Delicate Balances: Assessing the Needs and Rights of Siblings in Foster Care to Maintain Their Relationships Post-Adoption
81 Pages Posted: 4 Jan 2011
Date Written: November 2010
Abstract
Over the last two decades, social science research has demonstrated the critical nature of sibling relationships, and, most recently, the importance of sibling relationships for foster children. Unfortunately, although our legal system has begun to respond to our growing awareness of these essential connections, e.g., many states, as well as Congress, have enacted statutes that protect sibling relationships to some degree, few have established laws to protect the relationship in the post-adoption context, leaving approximately 60% of children adopted from foster care every year, who are separated from their siblings, without the right to maintain their relationships with one another.
Research also shows that permanency for foster children, enshrined in the law and accomplished through adoption, is critical. Yet, closed adoption statutes, enacted at a time when the majority of adoptions were private and of infants, as well as the rights of parents to make decisions concerning the upbringing of their children, result in a situation where to achieve permanency, many children must lose their right to maintain their sibling connections, as courts are not permitted to order contact between siblings post-adoption. In addition, policymakers are reluctant to impose post-adoption obligations for fear that doing so will discourage persons families from seeking to become foster and adoptive families.

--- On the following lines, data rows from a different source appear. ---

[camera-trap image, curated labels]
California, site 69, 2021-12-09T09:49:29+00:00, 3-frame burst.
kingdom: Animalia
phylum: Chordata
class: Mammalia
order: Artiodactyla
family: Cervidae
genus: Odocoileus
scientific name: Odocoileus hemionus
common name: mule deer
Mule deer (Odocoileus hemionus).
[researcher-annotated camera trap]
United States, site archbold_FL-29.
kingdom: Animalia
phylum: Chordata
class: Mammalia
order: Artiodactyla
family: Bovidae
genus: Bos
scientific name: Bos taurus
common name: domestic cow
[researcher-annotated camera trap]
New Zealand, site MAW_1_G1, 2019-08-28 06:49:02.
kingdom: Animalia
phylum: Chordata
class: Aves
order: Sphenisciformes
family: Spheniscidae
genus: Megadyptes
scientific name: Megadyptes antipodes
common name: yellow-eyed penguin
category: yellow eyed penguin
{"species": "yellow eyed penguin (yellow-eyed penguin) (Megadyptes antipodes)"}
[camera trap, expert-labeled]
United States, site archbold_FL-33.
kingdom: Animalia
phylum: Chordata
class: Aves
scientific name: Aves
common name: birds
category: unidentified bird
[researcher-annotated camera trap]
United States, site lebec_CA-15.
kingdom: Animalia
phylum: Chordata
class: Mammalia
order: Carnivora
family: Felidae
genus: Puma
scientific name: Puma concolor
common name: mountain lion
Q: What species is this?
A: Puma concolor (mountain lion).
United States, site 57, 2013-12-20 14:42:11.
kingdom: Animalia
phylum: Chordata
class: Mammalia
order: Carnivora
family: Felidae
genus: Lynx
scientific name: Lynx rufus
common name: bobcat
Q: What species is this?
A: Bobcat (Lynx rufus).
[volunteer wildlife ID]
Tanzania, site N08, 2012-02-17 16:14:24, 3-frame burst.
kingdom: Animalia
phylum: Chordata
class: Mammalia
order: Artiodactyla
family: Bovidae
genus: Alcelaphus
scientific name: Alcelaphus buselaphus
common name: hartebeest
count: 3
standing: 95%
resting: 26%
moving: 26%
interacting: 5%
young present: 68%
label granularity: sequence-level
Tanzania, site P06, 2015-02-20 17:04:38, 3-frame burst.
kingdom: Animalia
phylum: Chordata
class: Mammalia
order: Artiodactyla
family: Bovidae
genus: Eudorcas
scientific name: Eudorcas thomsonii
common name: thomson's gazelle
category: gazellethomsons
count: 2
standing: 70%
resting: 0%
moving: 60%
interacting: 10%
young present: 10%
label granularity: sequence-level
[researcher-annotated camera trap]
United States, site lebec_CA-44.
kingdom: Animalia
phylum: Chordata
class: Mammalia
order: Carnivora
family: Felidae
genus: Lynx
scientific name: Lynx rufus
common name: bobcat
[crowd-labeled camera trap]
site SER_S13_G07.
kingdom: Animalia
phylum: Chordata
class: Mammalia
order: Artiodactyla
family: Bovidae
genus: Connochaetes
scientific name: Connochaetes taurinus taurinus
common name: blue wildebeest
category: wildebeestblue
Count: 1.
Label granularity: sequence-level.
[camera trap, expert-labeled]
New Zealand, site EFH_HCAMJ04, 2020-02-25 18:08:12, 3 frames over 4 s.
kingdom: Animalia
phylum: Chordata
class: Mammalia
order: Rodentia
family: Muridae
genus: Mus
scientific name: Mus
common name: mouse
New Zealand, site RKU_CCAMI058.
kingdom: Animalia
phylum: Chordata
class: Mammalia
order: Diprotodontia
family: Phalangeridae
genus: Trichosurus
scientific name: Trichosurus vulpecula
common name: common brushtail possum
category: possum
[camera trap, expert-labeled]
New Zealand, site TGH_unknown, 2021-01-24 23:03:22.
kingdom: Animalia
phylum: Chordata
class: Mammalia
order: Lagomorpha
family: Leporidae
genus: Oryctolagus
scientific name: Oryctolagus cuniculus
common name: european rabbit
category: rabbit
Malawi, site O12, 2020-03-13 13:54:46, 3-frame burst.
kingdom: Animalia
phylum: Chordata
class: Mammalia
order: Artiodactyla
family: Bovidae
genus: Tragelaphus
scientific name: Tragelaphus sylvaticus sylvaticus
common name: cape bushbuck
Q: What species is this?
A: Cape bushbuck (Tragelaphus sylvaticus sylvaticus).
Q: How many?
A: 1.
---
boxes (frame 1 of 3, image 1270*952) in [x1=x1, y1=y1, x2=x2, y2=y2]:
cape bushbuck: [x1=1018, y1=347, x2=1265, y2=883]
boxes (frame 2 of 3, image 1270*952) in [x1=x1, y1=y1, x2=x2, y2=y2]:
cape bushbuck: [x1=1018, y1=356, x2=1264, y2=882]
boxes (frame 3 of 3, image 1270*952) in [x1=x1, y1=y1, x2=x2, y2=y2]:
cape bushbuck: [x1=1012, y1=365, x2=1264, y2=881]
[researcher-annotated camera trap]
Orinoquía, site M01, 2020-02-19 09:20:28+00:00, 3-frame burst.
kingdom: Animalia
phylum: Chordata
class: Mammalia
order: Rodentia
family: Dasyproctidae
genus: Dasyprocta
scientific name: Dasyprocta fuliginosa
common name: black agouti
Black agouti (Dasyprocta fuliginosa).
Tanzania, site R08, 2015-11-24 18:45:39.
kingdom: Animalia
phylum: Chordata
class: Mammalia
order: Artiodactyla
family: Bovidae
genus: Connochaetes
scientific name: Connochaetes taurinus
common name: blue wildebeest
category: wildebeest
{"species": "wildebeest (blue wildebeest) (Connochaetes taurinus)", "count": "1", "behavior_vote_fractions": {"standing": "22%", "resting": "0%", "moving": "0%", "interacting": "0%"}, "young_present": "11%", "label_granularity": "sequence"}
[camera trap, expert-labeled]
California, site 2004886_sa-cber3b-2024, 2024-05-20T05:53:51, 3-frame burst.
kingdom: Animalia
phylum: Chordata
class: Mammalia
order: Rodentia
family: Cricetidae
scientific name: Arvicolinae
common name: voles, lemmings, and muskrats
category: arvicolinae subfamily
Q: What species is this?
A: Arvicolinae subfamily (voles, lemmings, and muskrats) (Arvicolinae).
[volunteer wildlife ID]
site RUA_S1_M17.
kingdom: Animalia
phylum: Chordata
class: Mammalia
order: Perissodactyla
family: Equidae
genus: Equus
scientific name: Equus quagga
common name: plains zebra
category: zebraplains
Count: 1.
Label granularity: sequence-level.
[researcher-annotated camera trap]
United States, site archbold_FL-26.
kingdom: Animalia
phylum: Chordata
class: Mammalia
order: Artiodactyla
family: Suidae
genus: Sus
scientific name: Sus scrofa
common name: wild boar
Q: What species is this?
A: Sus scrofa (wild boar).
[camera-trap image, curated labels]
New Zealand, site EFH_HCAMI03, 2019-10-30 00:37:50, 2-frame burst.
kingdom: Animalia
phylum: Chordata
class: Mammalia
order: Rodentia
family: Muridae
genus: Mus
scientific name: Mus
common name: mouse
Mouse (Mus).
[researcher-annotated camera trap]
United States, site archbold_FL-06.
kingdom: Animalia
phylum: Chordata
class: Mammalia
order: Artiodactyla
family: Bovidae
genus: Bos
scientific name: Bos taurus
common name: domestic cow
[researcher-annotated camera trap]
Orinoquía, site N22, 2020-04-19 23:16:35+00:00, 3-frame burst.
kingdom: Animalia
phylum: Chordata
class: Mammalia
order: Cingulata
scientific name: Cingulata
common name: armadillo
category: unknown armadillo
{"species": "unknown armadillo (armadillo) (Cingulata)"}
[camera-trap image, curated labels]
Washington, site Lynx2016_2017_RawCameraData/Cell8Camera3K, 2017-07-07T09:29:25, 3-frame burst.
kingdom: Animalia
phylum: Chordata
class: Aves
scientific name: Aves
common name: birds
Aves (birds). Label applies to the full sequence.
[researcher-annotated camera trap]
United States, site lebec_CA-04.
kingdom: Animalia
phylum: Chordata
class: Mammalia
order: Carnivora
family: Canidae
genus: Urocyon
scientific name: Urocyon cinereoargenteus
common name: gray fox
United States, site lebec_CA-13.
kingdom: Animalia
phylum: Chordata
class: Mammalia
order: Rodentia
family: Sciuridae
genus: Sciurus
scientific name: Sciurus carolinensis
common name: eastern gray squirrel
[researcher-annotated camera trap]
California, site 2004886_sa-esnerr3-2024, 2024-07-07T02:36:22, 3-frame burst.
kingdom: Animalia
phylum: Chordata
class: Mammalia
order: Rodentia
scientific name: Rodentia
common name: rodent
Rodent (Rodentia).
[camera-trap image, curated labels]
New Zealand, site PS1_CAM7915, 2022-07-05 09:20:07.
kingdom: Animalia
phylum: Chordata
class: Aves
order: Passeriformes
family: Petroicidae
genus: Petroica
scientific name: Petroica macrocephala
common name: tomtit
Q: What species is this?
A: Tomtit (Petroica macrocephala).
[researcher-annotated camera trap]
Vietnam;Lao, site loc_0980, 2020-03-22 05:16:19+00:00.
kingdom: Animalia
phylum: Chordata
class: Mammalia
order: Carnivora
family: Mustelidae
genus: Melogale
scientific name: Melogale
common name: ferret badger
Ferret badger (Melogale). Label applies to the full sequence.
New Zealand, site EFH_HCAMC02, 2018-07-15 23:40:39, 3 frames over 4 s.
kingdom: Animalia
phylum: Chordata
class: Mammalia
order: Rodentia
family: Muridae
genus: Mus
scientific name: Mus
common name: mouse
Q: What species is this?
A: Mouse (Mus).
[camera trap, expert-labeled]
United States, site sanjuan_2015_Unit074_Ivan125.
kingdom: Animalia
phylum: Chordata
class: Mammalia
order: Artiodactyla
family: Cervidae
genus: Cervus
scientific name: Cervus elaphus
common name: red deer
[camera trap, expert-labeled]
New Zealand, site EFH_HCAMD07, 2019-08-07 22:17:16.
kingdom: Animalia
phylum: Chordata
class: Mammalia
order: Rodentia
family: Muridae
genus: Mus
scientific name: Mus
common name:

After reviewing statutes and case law from all fifty states, examining the social science research, and discussing open adoptions, this article proposes a template of reforms to our child welfare and adoption laws, and addresses some of the concerns, which may be raised by these contemplated changes. The proposed statutory provisions presume that the relationship between siblings in the foster care system will be maintained and permits courts to order post-adoption sibling contact, where it can be shown that there are existing connections between the children and it is in all of the children’s best interest.
I argue that the rights of the adoptive parents may be overcome here because there is something different about the parent-child relationship when the child is adopted out of a state-run foster care system, as compared to a private adoption, typically of a baby. Given this uniqueness, there is reason to question whether a strict reliance on parental rights is appropriate. In short, when a child is adopted from foster care, the State has been actively involved in the creation of the adopting parent–adopted child relationship, and, thus, has a parens patriae obligation to ensure that it is in line with the child’s best interest. This presence of the state, along with the children’s strong interest in maintaining their relationships with one another, diminishes the adopting parents’ expectations as to complete autonomy and alters the balancing, which always occurs between the rights of parents and the interests of the children and the state. We would never permit the State to sanction an adoptive relationship that did not agree to meet a child’s medical or developmental needs. Why then would we accept a situation where an adoptive parent was refusing to maintain a sibling connection, when such a relationship has been documented as being emotionally, and even psychologically, important to the child’s well-being?
By proposing statutory reforms to our adoption laws, this article attempts to further the dialogue concerning the rights of siblings in foster care to maintain their relationship when one or more of the children are adopted. While recently there has been some scholarly attention paid to the needs and rights of siblings in foster care and the sibling relationship more generally, little of it has been in the legal arena, and none of it has exclusively focused on the interests of siblings in the foster care system post-adoption. Moreover, no one has addressed the Fostering Connections to Success and Increasing Adoptions Act of 2008, and explored what these federal mandates might mean for the rights of siblings, both prior to and after the point of adoption.